Data continues to grow and the number of storage systems required to support this growth is growing right along with it. Nowhere is the growth of data worse than in secondary storage, in fact some studies indicate secondary data set now accounts for as much as 60% of total data center capacity. This reality, plus the additional use cases for secondary data, has lead to secondary storage system sprawl. Today in the average data center there are storage systems dedicated to backup storage, archive storage, replicated data and increasingly analytics data. Cohesity recently announced their Cohesity Data Platform to help eliminate the sprawl of secondary storage systems.
It is not just the storage hardware that has sprawled out of control, the software that drives data to these secondary storage devices is also out of control. And, of course, all of these siloed pieces of software and hardware have to be managed separately. Secondary storage is expensive and complex. The data center needs a single hardware platform that can scale to not only meet the classic demands of secondary storage by processes like backups, replication and archive but also the new demands caused by processes like big data analytics.

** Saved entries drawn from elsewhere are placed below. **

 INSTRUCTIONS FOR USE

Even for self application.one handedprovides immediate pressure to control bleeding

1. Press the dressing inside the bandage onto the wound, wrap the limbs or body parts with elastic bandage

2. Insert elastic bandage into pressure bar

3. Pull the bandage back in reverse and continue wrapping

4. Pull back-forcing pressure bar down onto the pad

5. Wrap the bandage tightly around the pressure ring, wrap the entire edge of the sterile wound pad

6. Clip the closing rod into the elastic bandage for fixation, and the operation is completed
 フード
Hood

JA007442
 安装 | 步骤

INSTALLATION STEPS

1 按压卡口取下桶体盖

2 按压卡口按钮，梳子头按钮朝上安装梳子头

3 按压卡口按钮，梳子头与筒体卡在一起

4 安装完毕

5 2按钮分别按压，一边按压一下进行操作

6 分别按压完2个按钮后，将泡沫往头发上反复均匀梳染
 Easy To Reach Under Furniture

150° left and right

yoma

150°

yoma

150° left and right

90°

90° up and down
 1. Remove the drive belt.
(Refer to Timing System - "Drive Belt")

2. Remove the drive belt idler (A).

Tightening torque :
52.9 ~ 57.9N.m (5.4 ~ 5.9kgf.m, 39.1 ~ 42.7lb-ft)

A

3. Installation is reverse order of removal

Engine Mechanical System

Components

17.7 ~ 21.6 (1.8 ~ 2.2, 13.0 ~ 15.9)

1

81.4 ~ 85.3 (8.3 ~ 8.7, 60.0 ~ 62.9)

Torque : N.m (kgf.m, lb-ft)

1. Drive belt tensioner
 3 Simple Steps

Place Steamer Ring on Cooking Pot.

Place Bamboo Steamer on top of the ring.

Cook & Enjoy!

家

The Cohesity Data Platform
Cohesity’s Data Platform is set to address the problem of secondary data sprawl by delivering a storage platform built with a distributed systems foundation. The scale out storage system is sold in 2U blocks. Each block has four nodes with a total of 96TBs of HDD, 6.2TB of Flash and 8 10GbE ports. The system can scale a block at a time or as the data center requires. Cohesity’s data services includes cloning/snapshots and global deduplication. The platform can also leverage the cloud as an archive or burst storage platform.
High Performance, Highly Available Secondary Storage
Cohesity is one of the few secondary storage systems that provides complete fault tolerance and non-disruptive operations. The solution is even more unique in that it provides auto tiering between the HDDs and SSDs to support random I/O operations. Few secondary storage platforms can leverage SSDs at all but it is critical that they do support random I/O now that they are being asked to stand-in for primary storage. For example, many data protection solutions can provision backed up virtual machine data stores as live volumes directly from the secondary storage platform. Reliability is also becoming more important because solutions like copy data management software and archive software are limiting the growth of copy data by reducing the number of data copies. Less copies of data will reduce secondary storage requirements, but it will increase the importance of secondary storage system reliability.
Supporting all of these different secondary storage use cases also means supporting multiple interfaces to the storage system. Cohesity supports distributed NFS, HDFS (Hadoop), CIFS, SMB and iSCSI. These protocols are not emulated, they are supported through the use of software adapters.
Cohesity’s consolidation also includes software. Their snapshot/clone functionality features enhanced meta-data management. This allows the solution to support an almost unlimited number of snapshots with no performance impact, enabling truly continuous data protection. Many storage systems claim high numbers of snapshots, but because of poor meta-data management these systems can’t come close to their claims without a significant impact to performance. Organizations can set the right policy for them, instead of shaping their policies around other product’ limitations that may only enable snapshots a couple times a day.
In addition to the snapshot capabilities, Cohesity will also provide data protection capabilities. In the first release they will be able to protect the VMware environment through integration with VADP. Over time they will add support for databases and Hyper-V. The protection software will run on the Cohesity cluster, no additional hardware appliances will be needed.
Once data is consolidated onto the Cohesity platform, in-place analytics and programmability kick in. Along with global indexing with instant search, real-time reports on storage utilization are provided, as well as the ability for customers to inject custom queries tailored to their specific data workflows, eg searching for sensitive data. In-place analytics are supported via HDFS support and built-in MapReduce, making more efficient use of the large repository of data housed in secondary storage.
Secondary storage is a mess already, and it is being asked to do more than ever. Data protection and recovery windows are narrowing and the addition of processes like test/dev or big data analytics may be the straw that breaks the back of most secondary storage infrastructures. Cohesity can provide immediate assistance by consolidating secondary storage hardware and then potentially change the game all together by integrating data protection software.